Exercise goal:
In the listing below, find every line containing "office" and copy it out.

Data for processing:
------

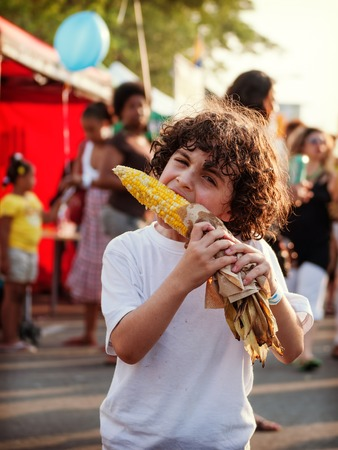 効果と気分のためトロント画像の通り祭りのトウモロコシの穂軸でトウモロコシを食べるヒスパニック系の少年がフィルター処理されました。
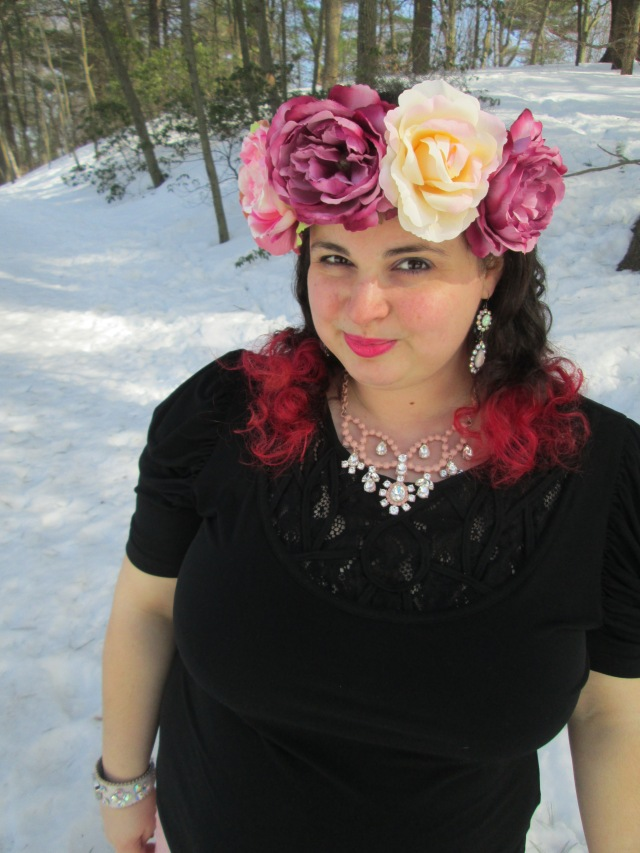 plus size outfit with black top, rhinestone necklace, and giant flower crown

------

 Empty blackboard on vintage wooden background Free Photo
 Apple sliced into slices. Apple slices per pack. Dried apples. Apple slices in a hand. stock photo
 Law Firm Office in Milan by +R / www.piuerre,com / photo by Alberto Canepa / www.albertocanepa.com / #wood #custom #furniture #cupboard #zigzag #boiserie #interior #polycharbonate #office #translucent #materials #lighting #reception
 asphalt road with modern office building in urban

------

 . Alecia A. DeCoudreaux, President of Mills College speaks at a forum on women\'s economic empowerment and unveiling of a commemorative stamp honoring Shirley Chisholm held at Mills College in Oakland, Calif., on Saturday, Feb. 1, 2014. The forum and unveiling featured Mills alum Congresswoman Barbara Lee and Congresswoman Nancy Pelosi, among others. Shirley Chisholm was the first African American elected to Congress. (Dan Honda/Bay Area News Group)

------

Written answer:
 Law Firm Office in Milan by +R / www.piuerre,com / photo by Alberto Canepa / www.albertocanepa.com / #wood #custom #furniture #cupboard #zigzag #boiserie #interior #polycharbonate #office #translucent #materials #lighting #reception
 asphalt road with modern office building in urban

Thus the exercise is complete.